» Direction 1
In the game review, how many times has the writer managed to find three other players on PC since release?
» Direction 2
From the game review, reproduce word for word the part that opens with the words containing "That's the thing, you" and closes with "all seem better.".
== Selected text
Even at launch Mutants in Manhattan just doesn't have the playerbase to support what Platinum is trying to do, and in this light releasing the game at full price seems foolish. Mutants in Manhattan needs a healthy player count to make it work, but I've been trying to get matches on PC every night since release and have managed to find three other players only twice. I've had amazing moments with this, but that's only a chunk of the overall time spent.

That's the thing, you see. Almost from the off Mutants in Manhattan makes you dislike it with back-and-forth objectives, the learning curve of the first boss experiences, and the emptiness of switching from turtle to turtle yourself. Then you finally get in a multiplayer online match and something hoary and long-forgotten clicks. When I was a kid I loved that Turtles arcade machine, and it feels like the developers behind Mutants in Manhattan did too. It's always a better game in your mind than it really was. In some way this re-creates something vital to that - even if it is just the nails boss fights and four players making it all seem better.
====
== Given data
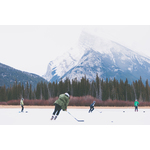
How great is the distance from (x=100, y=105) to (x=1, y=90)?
34022 millimetres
====
» Complete output 1
Only twice.

» Complete output 2
That's the thing, you see. Almost from the off Mutants in Manhattan makes you dislike it with back-and-forth objectives, the learning curve of the first boss experiences, and the emptiness of switching from turtle to turtle yourself. Then you finally get in a multiplayer online match and something hoary and long-forgotten clicks. When I was a kid I loved that Turtles arcade machine, and it feels like the developers behind Mutants in Manhattan did too. It's always a better game in your mind than it really was. In some way this re-creates something vital to that - even if it is just the nails boss fights and four players making it all seem better.